Can ChatGPT crack jokes? Not really

Findings revealed that ChatGPT's supply of jokes is rather limited, with 90% of 1,008 generated responses being the same 25 jokes
The image shows a phone lying on a table. — Pexels
The image shows a phone lying on a table. — Pexels

German researchers, Sophie Jentzsch and Kristian Kersting, recently examined OpenAI's ChatGPT-3.5 to assess its ability to understand and generate humour.

 Their findings revealed that ChatGPT's supply of jokes is rather limited, with 90% of 1,008 generated responses being the same 25 jokes. This suggests that the AI model memorised jokes during training rather than generating new ones.

The researchers, affiliated with the Institute for Software Technology, German Aerospace Center (DLR), and Technical University Darmstadt, focused on joke generation, explanation, and detection without access to the model's inner workings or dataset. When prompted to tell a joke a thousand times, ChatGPT consistently provided a single joke. 

Only when specifically asked for multiple jokes did it deliver more than one.

Notably, variations in prompts had no significant impact on the variety of jokes generated. 

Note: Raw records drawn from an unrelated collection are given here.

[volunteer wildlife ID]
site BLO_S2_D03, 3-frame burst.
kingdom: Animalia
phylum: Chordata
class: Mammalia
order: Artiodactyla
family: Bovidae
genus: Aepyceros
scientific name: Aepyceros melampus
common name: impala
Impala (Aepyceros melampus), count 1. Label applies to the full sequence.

ChatGPT demonstrated an understanding of stylistic elements like wordplay and double meanings when explaining the top 25 jokes. However, it struggled with nonsensical sequences and couldn't detect when a joke was not funny, often fabricating plausible-sounding explanations. 

 While ChatGPT's humour may be lacking, Jentzsch and Kersting noted that its focus on content and meaning represents progress in language models' understanding of humour.